Le rapporteur estime que les expériences positives liées aux PPP résultent pour partie d'une amélioration dans la livraison de projets (respect des échéances et du budget), d'un bon rapport qualité-prix, de la possibilité de financement à long terme des coûts de construction des infrastructures, de la stimulation de l'innovation et de la recherche, de l'engagement du secteur privé, au-delà du financement, dans la construction et l'exploitation de projets, d'un environnement de gestion plus souple et d'un encadrement compétent, des retombées positives en termes de ressources pour des entreprises et des PME bien établies, renforçant la compétitivité d'entreprises européennes en vue de la participation à des marchés publics dans des pays tiers.

Le rapporteur est d'avis que la construction, la gestion, la maintenance et l'exploitation d'infrastructures dans les domaines des transports (routes, voies ferrées, métros), des bâtiments et équipements publics (prisons, écoles, hôpitaux), de l'environnement (traitement et gestion des eaux ou des déchets), des services collectifs, des réseaux de télécommunications, des réseaux énergétiques, de l'élaboration de nouveaux produits ou technologies, recèlent des bénéfices potentiels et des risques inhérents qui peuvent être partagés entre les secteurs public et privé.

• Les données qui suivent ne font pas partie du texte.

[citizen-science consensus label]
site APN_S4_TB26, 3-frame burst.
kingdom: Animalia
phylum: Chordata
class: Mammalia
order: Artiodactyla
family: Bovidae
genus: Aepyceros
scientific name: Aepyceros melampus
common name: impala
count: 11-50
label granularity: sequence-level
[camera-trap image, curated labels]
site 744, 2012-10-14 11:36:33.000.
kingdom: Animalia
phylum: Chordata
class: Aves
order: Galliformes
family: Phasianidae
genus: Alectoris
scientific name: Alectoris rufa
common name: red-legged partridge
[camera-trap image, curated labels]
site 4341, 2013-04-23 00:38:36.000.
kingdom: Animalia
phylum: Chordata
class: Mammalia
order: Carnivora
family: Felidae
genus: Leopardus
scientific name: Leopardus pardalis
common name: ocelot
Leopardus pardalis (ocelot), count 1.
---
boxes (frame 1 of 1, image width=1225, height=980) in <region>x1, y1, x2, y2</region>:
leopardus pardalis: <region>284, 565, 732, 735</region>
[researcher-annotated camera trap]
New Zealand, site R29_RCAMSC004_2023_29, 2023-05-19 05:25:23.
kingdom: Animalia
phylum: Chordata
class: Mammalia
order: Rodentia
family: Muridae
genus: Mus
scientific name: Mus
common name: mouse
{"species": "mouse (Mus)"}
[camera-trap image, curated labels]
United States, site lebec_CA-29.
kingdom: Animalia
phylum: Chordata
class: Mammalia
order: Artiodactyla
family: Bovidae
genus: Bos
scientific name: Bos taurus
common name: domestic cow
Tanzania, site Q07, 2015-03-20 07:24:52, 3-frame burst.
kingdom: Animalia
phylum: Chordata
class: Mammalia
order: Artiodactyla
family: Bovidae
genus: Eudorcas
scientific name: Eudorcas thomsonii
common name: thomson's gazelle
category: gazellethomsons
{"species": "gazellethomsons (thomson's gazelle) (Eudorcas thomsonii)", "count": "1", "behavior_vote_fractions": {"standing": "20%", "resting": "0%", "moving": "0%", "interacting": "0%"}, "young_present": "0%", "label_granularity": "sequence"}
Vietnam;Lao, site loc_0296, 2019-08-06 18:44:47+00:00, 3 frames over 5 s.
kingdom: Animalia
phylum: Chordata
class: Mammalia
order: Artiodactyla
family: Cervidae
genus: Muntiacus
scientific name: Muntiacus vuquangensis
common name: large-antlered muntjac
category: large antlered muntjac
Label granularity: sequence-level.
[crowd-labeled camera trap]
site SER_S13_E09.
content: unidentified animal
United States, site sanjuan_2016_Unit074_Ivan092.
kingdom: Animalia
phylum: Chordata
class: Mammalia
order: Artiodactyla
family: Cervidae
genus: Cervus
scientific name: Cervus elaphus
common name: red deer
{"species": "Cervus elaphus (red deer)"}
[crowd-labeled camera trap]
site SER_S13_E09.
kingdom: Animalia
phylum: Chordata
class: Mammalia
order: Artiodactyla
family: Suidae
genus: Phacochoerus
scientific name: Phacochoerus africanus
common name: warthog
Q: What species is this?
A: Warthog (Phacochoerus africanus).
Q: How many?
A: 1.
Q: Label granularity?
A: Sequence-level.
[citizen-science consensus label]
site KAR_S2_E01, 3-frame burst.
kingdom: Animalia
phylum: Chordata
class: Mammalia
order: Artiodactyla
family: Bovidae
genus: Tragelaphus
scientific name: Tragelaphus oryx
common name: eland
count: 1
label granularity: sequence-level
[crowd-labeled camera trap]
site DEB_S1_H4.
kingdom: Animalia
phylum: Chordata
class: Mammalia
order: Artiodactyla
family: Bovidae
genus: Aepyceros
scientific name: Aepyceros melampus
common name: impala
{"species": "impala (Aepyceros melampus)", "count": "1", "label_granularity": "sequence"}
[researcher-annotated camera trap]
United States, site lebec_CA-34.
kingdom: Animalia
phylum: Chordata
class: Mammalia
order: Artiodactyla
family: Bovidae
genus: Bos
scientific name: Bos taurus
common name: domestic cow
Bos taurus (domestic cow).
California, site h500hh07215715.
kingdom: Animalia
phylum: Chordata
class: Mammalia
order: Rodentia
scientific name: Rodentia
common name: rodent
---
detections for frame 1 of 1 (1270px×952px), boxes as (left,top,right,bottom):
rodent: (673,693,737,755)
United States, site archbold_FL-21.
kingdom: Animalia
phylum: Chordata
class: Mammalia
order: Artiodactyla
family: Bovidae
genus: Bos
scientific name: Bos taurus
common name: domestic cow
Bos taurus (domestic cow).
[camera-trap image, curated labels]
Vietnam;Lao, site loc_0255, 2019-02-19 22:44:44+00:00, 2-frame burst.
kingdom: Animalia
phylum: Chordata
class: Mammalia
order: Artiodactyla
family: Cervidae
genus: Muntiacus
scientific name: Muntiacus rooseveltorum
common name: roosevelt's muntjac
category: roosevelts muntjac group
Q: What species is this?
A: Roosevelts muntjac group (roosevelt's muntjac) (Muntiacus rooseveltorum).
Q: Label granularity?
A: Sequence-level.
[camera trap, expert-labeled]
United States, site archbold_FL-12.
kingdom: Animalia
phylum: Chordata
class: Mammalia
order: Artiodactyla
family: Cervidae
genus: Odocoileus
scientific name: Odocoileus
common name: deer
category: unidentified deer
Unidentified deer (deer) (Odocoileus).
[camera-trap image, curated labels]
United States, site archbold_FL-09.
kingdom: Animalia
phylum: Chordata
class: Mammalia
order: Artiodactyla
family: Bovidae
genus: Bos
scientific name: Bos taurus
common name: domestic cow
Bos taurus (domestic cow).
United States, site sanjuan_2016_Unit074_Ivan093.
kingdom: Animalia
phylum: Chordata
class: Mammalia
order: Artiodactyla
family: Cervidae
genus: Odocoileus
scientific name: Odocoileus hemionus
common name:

Le rapporteur fait valoir qu'une participation accrue des entreprises européennes à des projets internationaux de grande envergure, notamment dans le cadre de PPP, aura des retombées positives notables sur la création d'emplois, la productivité, la compétitivité, la technologie et l'innovation, et qu'elle produira des bénéfices et entraînera une croissance économique dans toute l'Union et dans les pays hôtes. Le rapporteur entend, par conséquent, attirer l'attention sur les possibilités offertes par les PPP aux entreprises de pays tiers, et presse les institutions de l'Union de prendre les mesures nécessaires pour promouvoir la participation des entreprises européennes, notamment des PME, à des projets de PPP.


AVIS de la commission du développement (8.5.2015)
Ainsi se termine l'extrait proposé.